*** Begin section ***

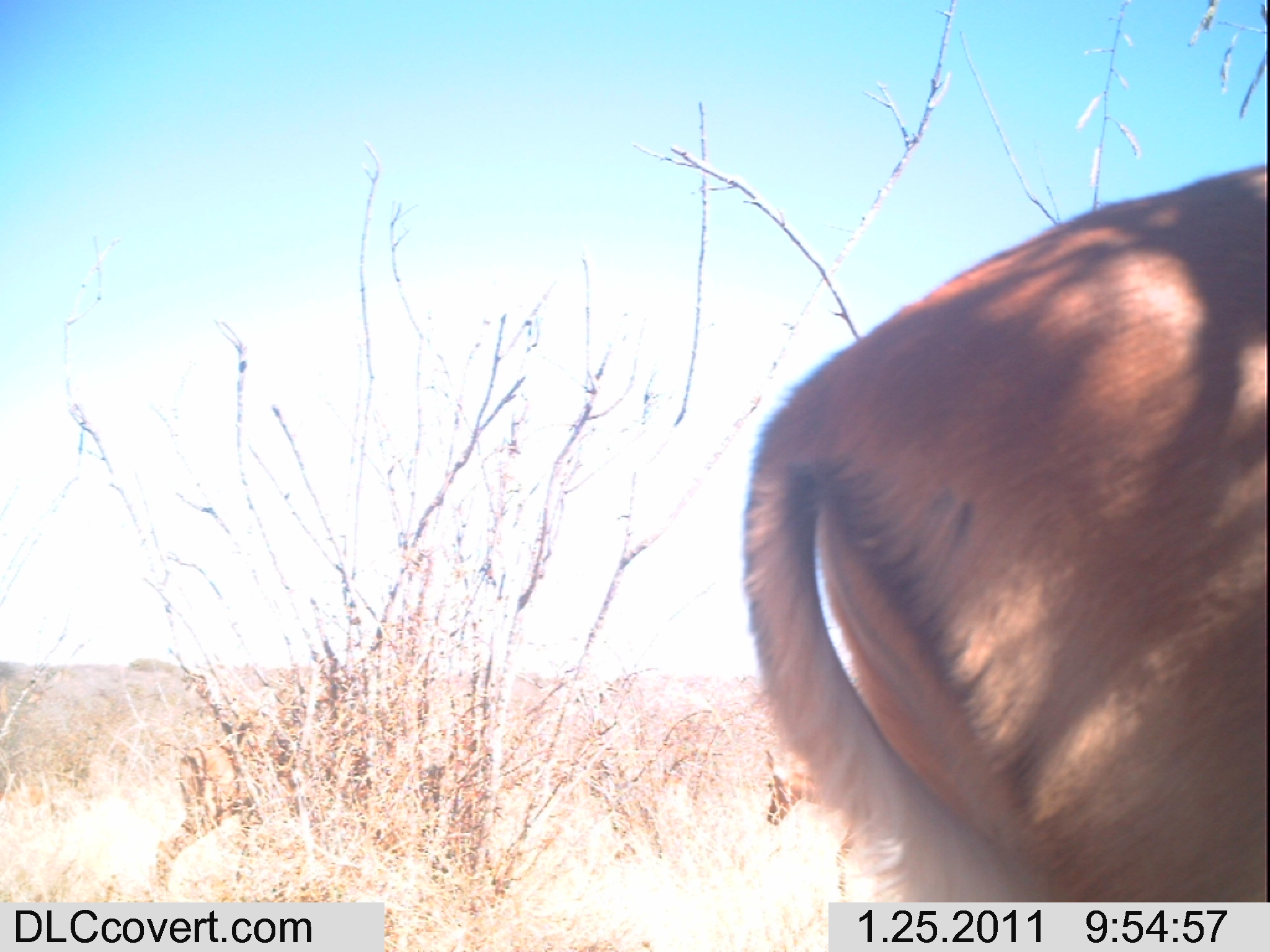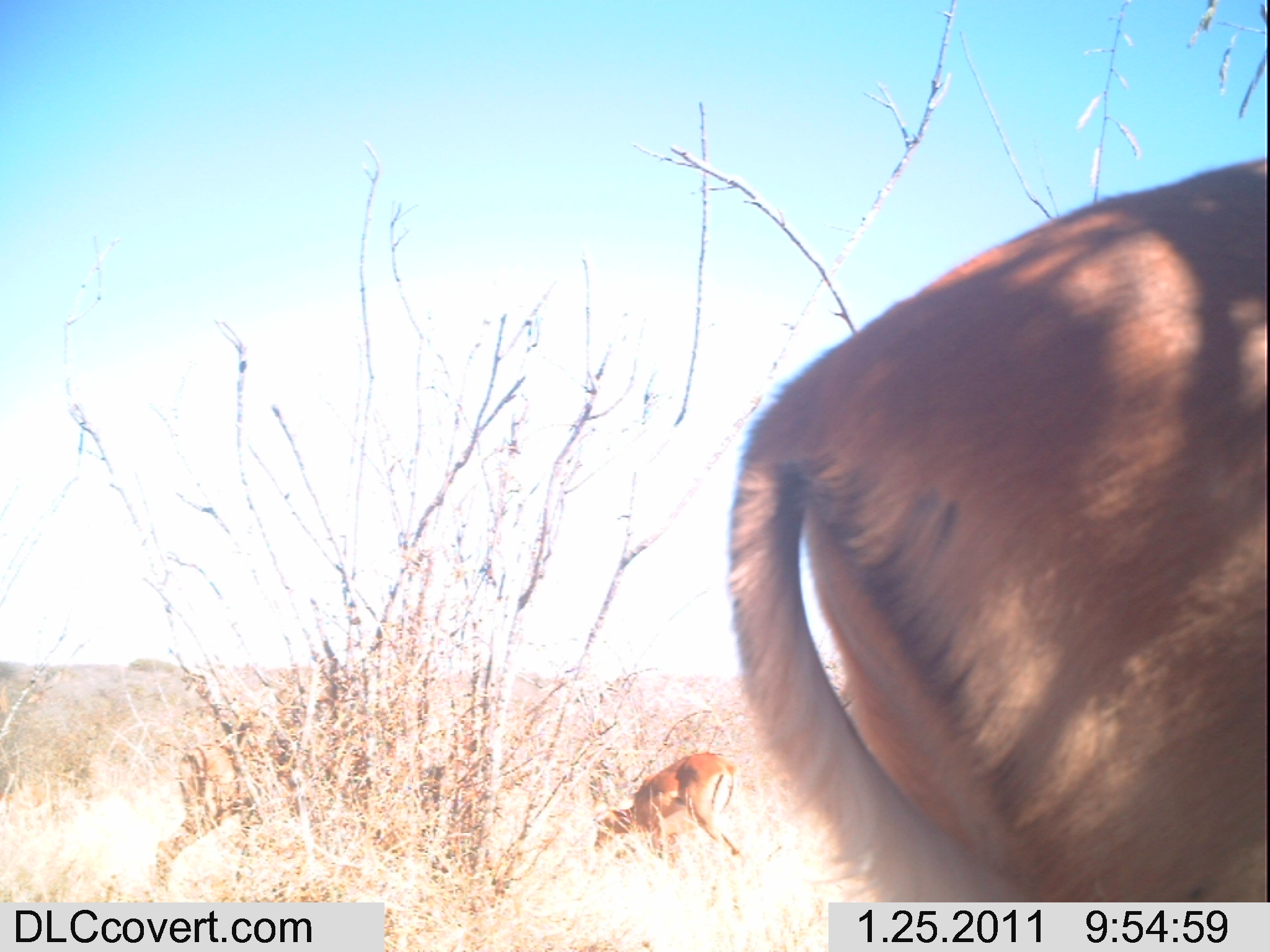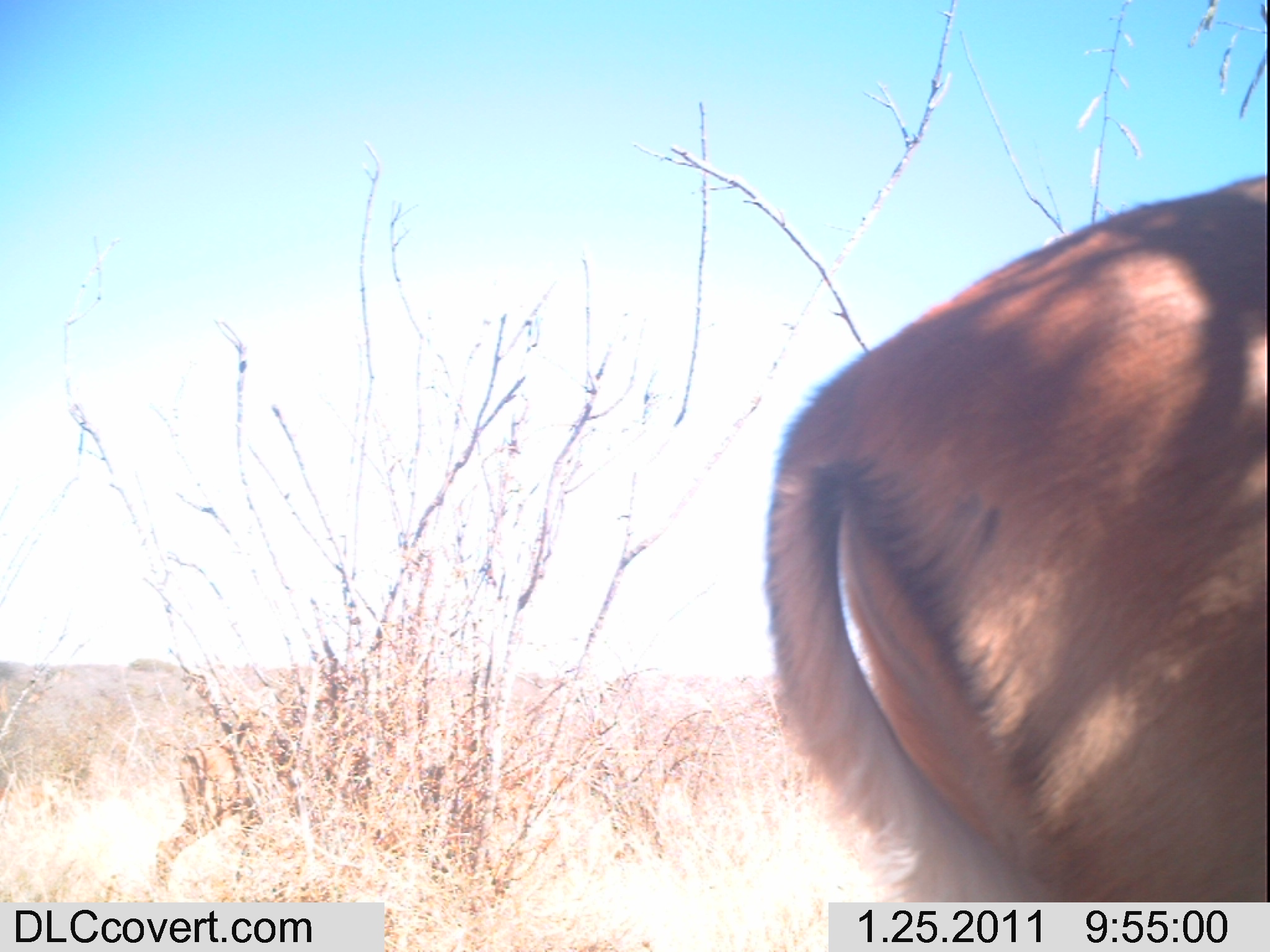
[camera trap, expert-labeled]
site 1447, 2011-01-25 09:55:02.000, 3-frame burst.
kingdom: Animalia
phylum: Chordata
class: Mammalia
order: Artiodactyla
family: Bovidae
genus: Aepyceros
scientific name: Aepyceros melampus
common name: impala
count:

*** End section ***

→ Activity
Repeat the data exactly. No pictures should appear.

→ Response to the exercise
[camera trap, expert-labeled]
site 1447, 2011-01-25 09:55:02.000, 3-frame burst.
kingdom: Animalia
phylum: Chordata
class: Mammalia
order: Artiodactyla
family: Bovidae
genus: Aepyceros
scientific name: Aepyceros melampus
common name: impala
count:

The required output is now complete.